Captioned web images
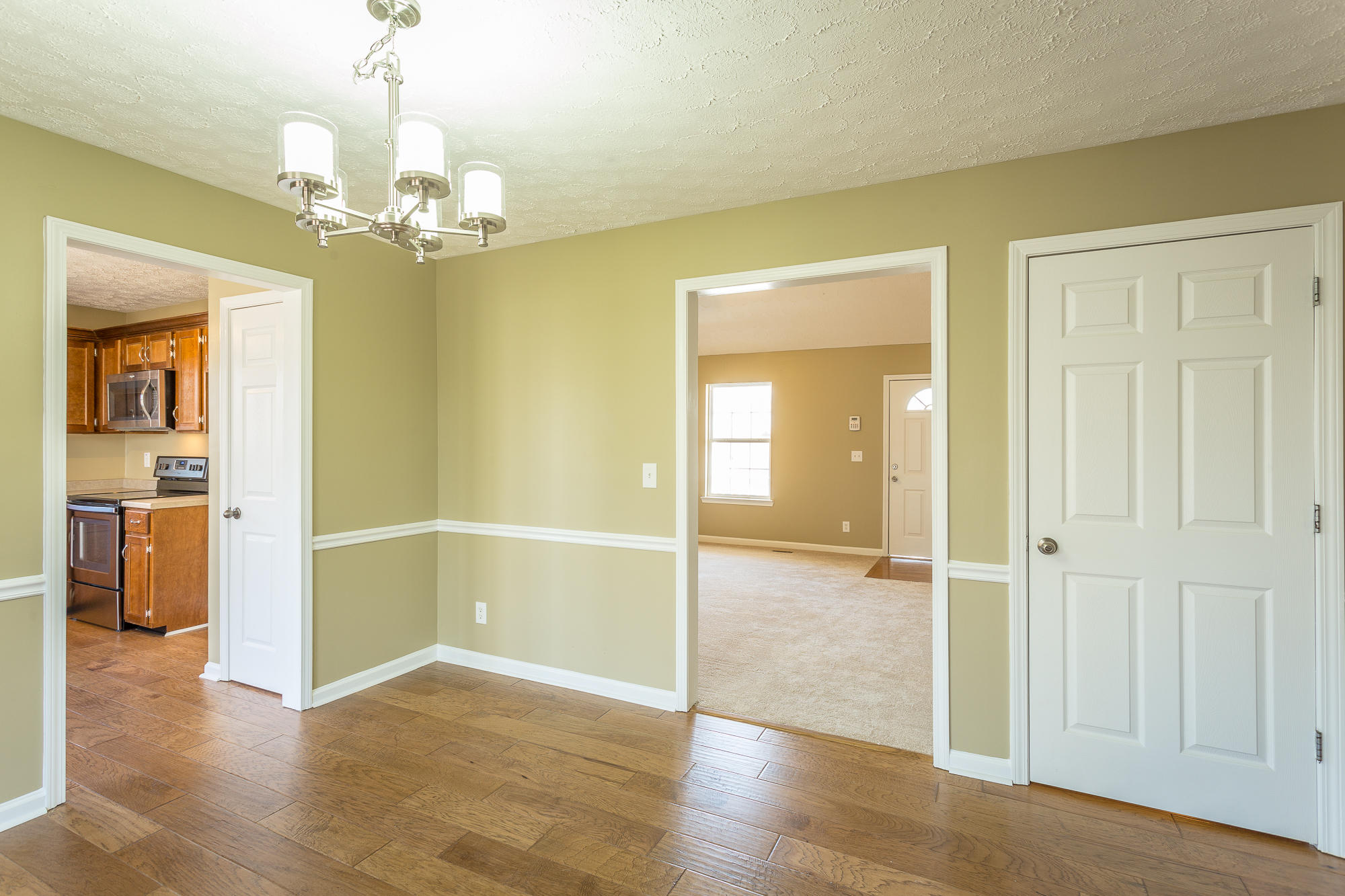 6335 Rim Crest Lane Harrison, TN 37341 - Photo 11 of 46 6335 Rim Crest Lane-29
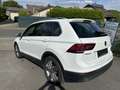Volkswagen Tiguan Highline AHK/LED/Navi Wit - thumbnail 5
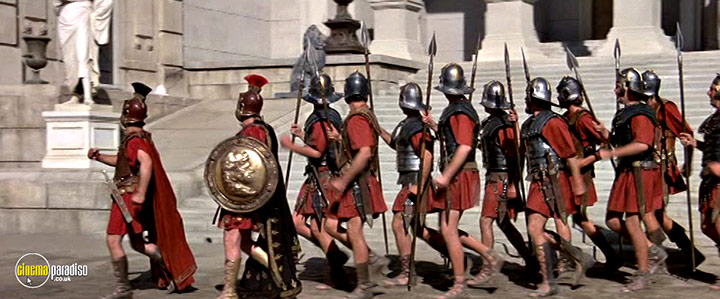 A still #17 from History of the World: Part 1 (1981)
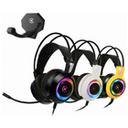 COX CH50 가상 7.1채널 RGB 게이밍 헤드셋 썸네일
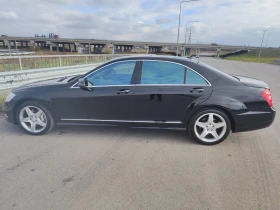 Mercedes-Benz S 500 4 Matic, 388 к.с - 24300 лв. - 11131388 9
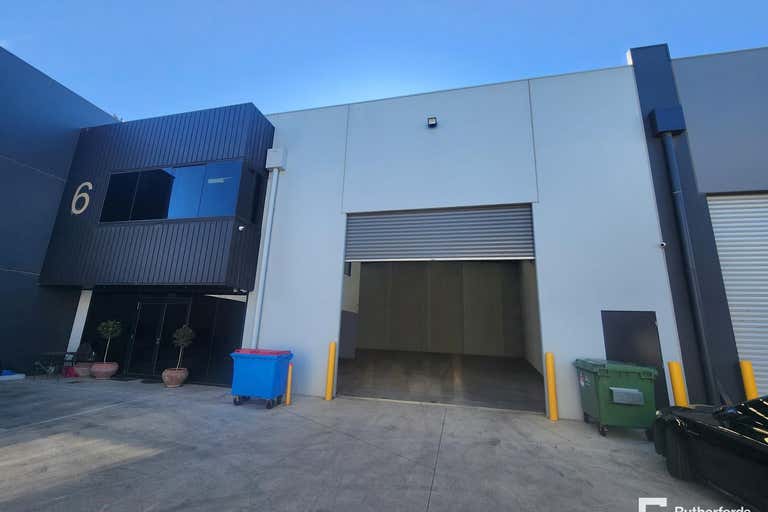 6/47 Orbis Drive Ravenhall VIC 3023 - Image 2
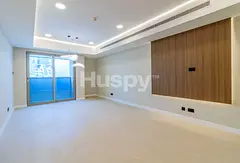 Fully Upgraded | High Floor | Vacant Now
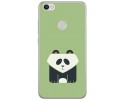 Funda Gel Tpu para Xiaomi Redmi Note 5A Pro / 5A Prime Diseño Panda Dibujos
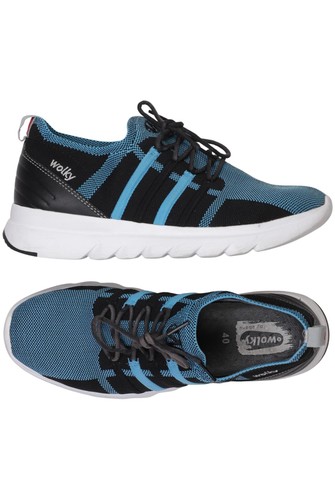Wolky sneaker damen - sneaker,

* _About this exercise_:
Can you rename "sneaker" to "trainer" everywhere in the data above and write out every line again with nothing else altered, omitting the pictures?

* _Answer area_:
 6335 Rim Crest Lane Harrison, TN 37341 - Photo 11 of 46 6335 Rim Crest Lane-29
Volkswagen Tiguan Highline AHK/LED/Navi Wit - thumbnail 5
 A still #17 from History of the World: Part 1 (1981)
 COX CH50 가상 7.1채널 RGB 게이밍 헤드셋 썸네일
 Mercedes-Benz S 500 4 Matic, 388 к.с - 24300 лв. - 11131388 9
 6/47 Orbis Drive Ravenhall VIC 3023 - Image 2
 Fully Upgraded | High Floor | Vacant Now
 Funda Gel Tpu para Xiaomi Redmi Note 5A Pro / 5A Prime Diseño Panda Dibujos
Wolky trainer damen - trainer,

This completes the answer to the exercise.